Written problem 1 — Render the stretch of the records from the line containing "Is pine tree" through the end of the records as a Markdown table with columns Row and Line, leaving out blank lines.

==== Excerpted text ====

Pye Corner Audio
Nobody does “haunted dancefloor” like Martin Jenkins, aka Pye Corner Audio. His icy, beat-driven synthscapes have become one of Ghost Box’s most reliably definitive sounds, and the reference point here is his 2016 long-player Stasis. For label co-head Jim Jupp that release “played with notions of outward cosmic exploration and the idea of suspended animation and sleep”. Conceived as its sequel, Hollow Earth instead journeys inwards, to a subterranea of submerged psychologies. And boy do those thought patterns captivate.
The title track’s majestic splendour summons Phaedra-era Tangerine Dream, with its grandiose, nuanced dystopian vision; unsettling yet also brilliantly propulsive, while the gothic futurism of Subterranean Lakes conjures the sunless sea of Coleridge’s Kubla Khan and its vast, epic-melancholy fantasy. The Seventh Labyrinth is perhaps the standout, encapsulating the sense of filmic awe and wonder the album sustains throughout, as it reveals a just-out-of-reach netherworld peopled by urbane spectres. Superb.
Master of haunted electronica journeys to the centre of your mind.
Prog has traditionally been afraid to dance, but it needn’t be that way. Ever since the first big techno wave hit in the early 90s, artists such as The Orb, Future Sound Of London and Underworld have been just as interested in feeding the head as moving feet. Pye Corner Audio is the latest in a long line of electronic psychonauts intent on using their music to deep dive into the backbrain, with Hollow Earth presented as a subterranean concept album, a hypnotic descent into the planet’s id. The PCA sound sits squarely in the haunted dancehall of the Ghost Box universe, full of gorgeous pulsating arpeggios and abstract tonal intrusions, memory-triggering and impressionistic. The title track is a shimmer of heavenly chords and rumbling bass stabs, its hypnotic melody like a flame fluttering in the darkness. Mindshaft revives the ghost of hard trance, but swathed in Tangs-style Teutonic grandeur. Dancing Shadows features an alien choir of synths and some great Rick Wright-esque arabesques, while Buried Memories locates the disco. only it’s 10 miles underground in a quartz-lined cavern. This is cinematic progtronica, a perfect “sense of wonder” soundtrack.

==== The input ====

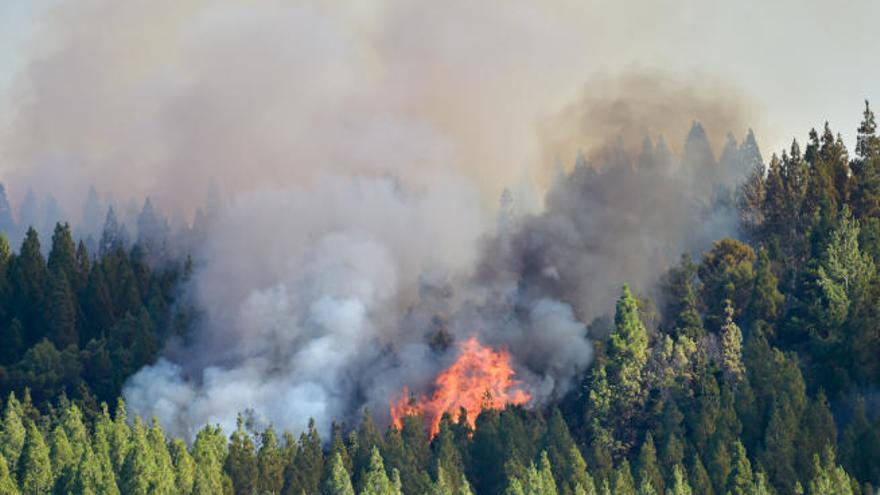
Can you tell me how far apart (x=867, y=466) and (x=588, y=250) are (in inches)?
1985

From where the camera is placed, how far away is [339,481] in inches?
5802

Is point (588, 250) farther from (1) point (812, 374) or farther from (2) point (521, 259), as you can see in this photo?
(1) point (812, 374)

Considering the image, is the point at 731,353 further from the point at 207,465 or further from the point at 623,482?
the point at 207,465

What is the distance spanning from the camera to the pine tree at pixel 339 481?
482 ft

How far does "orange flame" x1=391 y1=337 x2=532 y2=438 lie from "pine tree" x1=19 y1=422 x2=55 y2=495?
27812 mm

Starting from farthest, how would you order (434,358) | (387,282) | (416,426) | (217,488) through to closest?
(387,282)
(434,358)
(416,426)
(217,488)

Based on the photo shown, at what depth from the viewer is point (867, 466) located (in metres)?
148

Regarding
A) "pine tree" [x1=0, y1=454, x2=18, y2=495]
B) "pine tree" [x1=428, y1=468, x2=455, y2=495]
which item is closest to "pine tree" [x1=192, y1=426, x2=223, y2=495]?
"pine tree" [x1=0, y1=454, x2=18, y2=495]

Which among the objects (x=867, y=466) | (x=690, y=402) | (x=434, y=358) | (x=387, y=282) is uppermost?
(x=387, y=282)

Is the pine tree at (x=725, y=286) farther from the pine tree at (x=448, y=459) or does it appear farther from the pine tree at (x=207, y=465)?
the pine tree at (x=207, y=465)

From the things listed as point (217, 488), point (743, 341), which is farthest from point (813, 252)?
point (217, 488)

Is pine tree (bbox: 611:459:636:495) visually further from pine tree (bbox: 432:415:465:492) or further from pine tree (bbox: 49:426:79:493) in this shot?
pine tree (bbox: 49:426:79:493)

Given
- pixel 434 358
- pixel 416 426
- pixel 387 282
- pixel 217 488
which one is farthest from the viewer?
pixel 387 282

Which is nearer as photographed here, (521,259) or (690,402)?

====

Written problem 2 — Reproduce the stretch of the Hollow Earth review from "The title track’s" through "urbane spectres. Superb.".

Exercise result 1 —
| Row | Line |
|---|---|
| 1 | Is pine tree (bbox: 611:459:636:495) visually further from pine tree (bbox: 432:415:465:492) or further from pine tree (bbox: 49:426:79:493) in this shot? |
| 2 | pine tree (bbox: 49:426:79:493) |
| 3 | Given |
| 4 | - pixel 434 358 |
| 5 | - pixel 416 426 |
| 6 | - pixel 387 282 |
| 7 | - pixel 217 488 |
| 8 | which one is farthest from the viewer? |
| 9 | pixel 387 282 |
| 10 | Which is nearer as photographed here, (521,259) or (690,402)? |

Exercise result 2 —
The title track’s majestic splendour summons Phaedra-era Tangerine Dream, with its grandiose, nuanced dystopian vision; unsettling yet also brilliantly propulsive, while the gothic futurism of Subterranean Lakes conjures the sunless sea of Coleridge’s Kubla Khan and its vast, epic-melancholy fantasy. The Seventh Labyrinth is perhaps the standout, encapsulating the sense of filmic awe and wonder the album sustains throughout, as it reveals a just-out-of-reach netherworld peopled by urbane spectres. Superb.